# Link zu AAC- und OGG-Stream für Google Musik Player



## Mike Rofon (28. Februar 2016)

Hallo!

Kennt jemand die richtige Syntax für einen Link zu einem ACC- oder OGG-Stream, damit er direkt vom Android-eigenen Google Music Player geöffnet wird?

Dieser Player KANN ja AAC und OGG abspielen, und ich möchte einen Besucher unserer Seite nicht dazu nötigen eine extra APP herunterladen zu müssen. Außerdem habe ich das schonmal bei einer Seite gesehen, daß es geht. Ein Link, den man anklickt und der Player geht los.... was man dann nur oben in der "Taskleiste" sieht. Nur finde ich diese Seite nicht mehr.

Das <audio> Tag kann schon Streams abspielen, aber wenn man auf die nächste Seite surfen möchte ist der browsereigene Player natürlich unterbrochen.
Normale http://... Links quittiert MEIN Android Handy zumindest immer mit der Behauptung, daß das Verlinkte nicht wiedergegeben werden kann. Egal ob AAC oder OGG, Shoutcast oder Icscast.
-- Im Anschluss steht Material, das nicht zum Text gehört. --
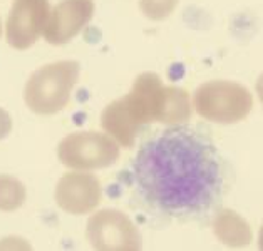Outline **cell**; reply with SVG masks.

M3U Dateien kann der Player offenbar auch nicht verarbeiten... oder aber den darin befindlichen Streamserver-Link.

Ratlose Grüße
Mike


----------



## SpiceLab (28. Februar 2016)

Mike Rofon hat gesagt.:


> damit er direkt vom Android-eigenen Google Music Player geöffnet wird?
> 
> [...] ich möchte einen Besucher unserer Seite nicht dazu nötigen eine extra APP herunterladen zu müssen.


Darauf läuft es aber hinaus, wenn der Besucher kein Android-Smartphone, sondern bspw. ein iPhone in seinen Händen hält.


----------



## Mike Rofon (28. Februar 2016)

SpiceLab hat gesagt.:


> Darauf läuft es aber hinaus, wenn der Besucher kein Android-Smartphone, sondern bspw. ein iPhone in seinen Händen hält.


Ich stelle ja gern einen Extra-Link für die Freunde des angeknabberten Obstes bereit, nur habe ich selbst kein Gerät dieses Herstellers und wollte mich daher erstmal auf Androiden konzentrieren


----------



## SpiceLab (28. Februar 2016)

Mike Rofon hat gesagt.:


> Kennt jemand die richtige Syntax für einen Link zu einem ACC- oder OGG-Stream


Was meine Recherche zu dem Thema soweit zu Tage gefördert hat, gibt's da keine spezielle (URL)Syntax, und (Live)Streams werden ganz normal unter dem HTTP-Protokoll angeboten/bereitgestellt.


----------



## Mike Rofon (28. Februar 2016)

SpiceLab hat gesagt.:


> Was meine Recherche zu dem Thema soweit zu Tage gefördert hat, gibt's da keine spezielle (URL)Syntax, und (Live)Streams werden ganz normal unter dem HTTP-Protokoll angeboten/bereitgestellt.


Soll letztendlich bedeuten, es liegt am Google Music Player, der zwar lokale OGG und AAC Files abspielen kann, aber Streams verweigert.
Ich frag mich dann nur warum ich das schonmal hab funktionieren sehen... ich weiß nur nicht mehr WO


----------